- [Task statement] Write out all the items below again, switching "reflecting pool" to "shallow pool" wherever it appears and changing nothing else. Leave the pictures out.

+ + + + +

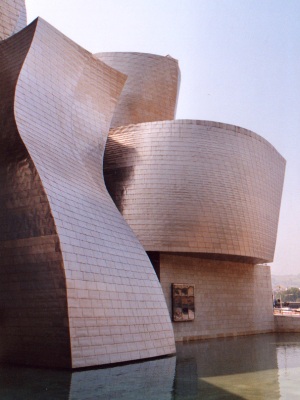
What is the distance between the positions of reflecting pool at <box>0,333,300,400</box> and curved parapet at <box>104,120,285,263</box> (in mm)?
6654

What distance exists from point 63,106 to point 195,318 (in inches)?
435

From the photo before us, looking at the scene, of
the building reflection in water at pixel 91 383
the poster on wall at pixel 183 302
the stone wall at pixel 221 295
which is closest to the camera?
the building reflection in water at pixel 91 383

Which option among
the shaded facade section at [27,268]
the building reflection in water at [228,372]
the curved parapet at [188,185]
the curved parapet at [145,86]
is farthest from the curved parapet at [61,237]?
the curved parapet at [145,86]

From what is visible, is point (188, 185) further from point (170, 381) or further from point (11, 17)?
point (170, 381)

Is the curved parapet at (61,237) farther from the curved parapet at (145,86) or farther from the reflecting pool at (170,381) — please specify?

+ + + + +

- [Solution to this problem]
What is the distance between the positions of shallow pool at <box>0,333,300,400</box> and curved parapet at <box>104,120,285,263</box> (in mm)?
6654

What distance exists from point 63,106 to point 195,318 (in inches)?
435

From the photo before us, looking at the scene, of
the building reflection in water at pixel 91 383
the poster on wall at pixel 183 302
the stone wall at pixel 221 295
which is closest to the camera?
the building reflection in water at pixel 91 383

Which option among
the shaded facade section at [27,268]
the building reflection in water at [228,372]
the curved parapet at [188,185]
the curved parapet at [145,86]
is farthest from the curved parapet at [61,237]?
the curved parapet at [145,86]

From what is visible, is point (188, 185) further from point (170, 381) or further from point (11, 17)?
point (170, 381)

Is the curved parapet at (61,237) farther from the curved parapet at (145,86) or farther from the shallow pool at (170,381) — please specify?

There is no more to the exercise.